■ Required work:
For this exercise, write out every entry exactly and leave the pictures out.

***** Data for processing

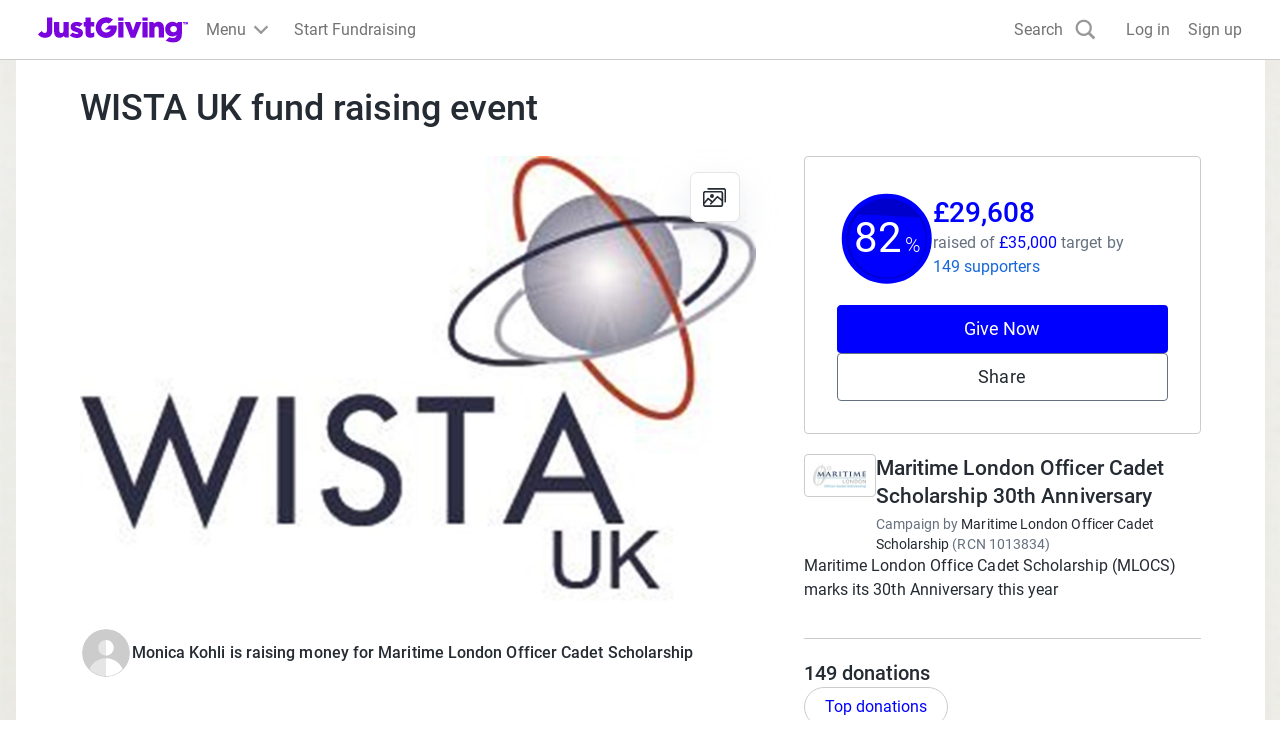

--- FILE ---
content_type: text/css
request_url: https://www.jg-cdn.com/assets/jg-pages-edge/_next/static/css/1-f33b71e05b15b989.css
body_size: 372
content:
.StartFundraisingBanner_bannerImage__ib4sw{position:relative;width:100%;background-color:var(--color-neutral-400);overflow:clip;margin-top:20px}.StartFundraisingBanner_content__WiTEZ{position:absolute;top:50%;left:50%;transform:translate(-50%,-50%);z-index:1;background-color:transparent}.StartFundraisingBanner_text__ZMymG{font-size:var(--font-size-01);line-height:var(--font-size-04);text-align:center}.StartFundraisingBanner_bannerDimensions__fI5UL{width:100%;height:auto}@media screen and (min-width:768px){.StartFundraisingBanner_bannerDimensions__fI5UL{height:revert-layer;object-fit:cover}}.ShowMoreInAModal_content__qX7PM{position:relative;overflow:hidden;margin-bottom:var(--size-spacing-04)}.ShowMoreInAModal_gradient__jBYD7{position:absolute;width:100%;height:18px;bottom:0;background:linear-gradient(180deg,#fefeff 14.58%,rgba(254,254,255,0));transform:rotate(-180deg)}.ShowMoreInAModal_readStoryButton__LwQsY{background:initial;border:none;text-decoration:none}
/*# sourceMappingURL=1-f33b71e05b15b989.css.map*/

**********

■ Task result:
--- FILE ---
content_type: text/css
request_url: https://www.jg-cdn.com/assets/jg-pages-edge/_next/static/css/1-f33b71e05b15b989.css
body_size: 372
content:
.StartFundraisingBanner_bannerImage__ib4sw{position:relative;width:100%;background-color:var(--color-neutral-400);overflow:clip;margin-top:20px}.StartFundraisingBanner_content__WiTEZ{position:absolute;top:50%;left:50%;transform:translate(-50%,-50%);z-index:1;background-color:transparent}.StartFundraisingBanner_text__ZMymG{font-size:var(--font-size-01);line-height:var(--font-size-04);text-align:center}.StartFundraisingBanner_bannerDimensions__fI5UL{width:100%;height:auto}@media screen and (min-width:768px){.StartFundraisingBanner_bannerDimensions__fI5UL{height:revert-layer;object-fit:cover}}.ShowMoreInAModal_content__qX7PM{position:relative;overflow:hidden;margin-bottom:var(--size-spacing-04)}.ShowMoreInAModal_gradient__jBYD7{position:absolute;width:100%;height:18px;bottom:0;background:linear-gradient(180deg,#fefeff 14.58%,rgba(254,254,255,0));transform:rotate(-180deg)}.ShowMoreInAModal_readStoryButton__LwQsY{background:initial;border:none;text-decoration:none}
/*# sourceMappingURL=1-f33b71e05b15b989.css.map*/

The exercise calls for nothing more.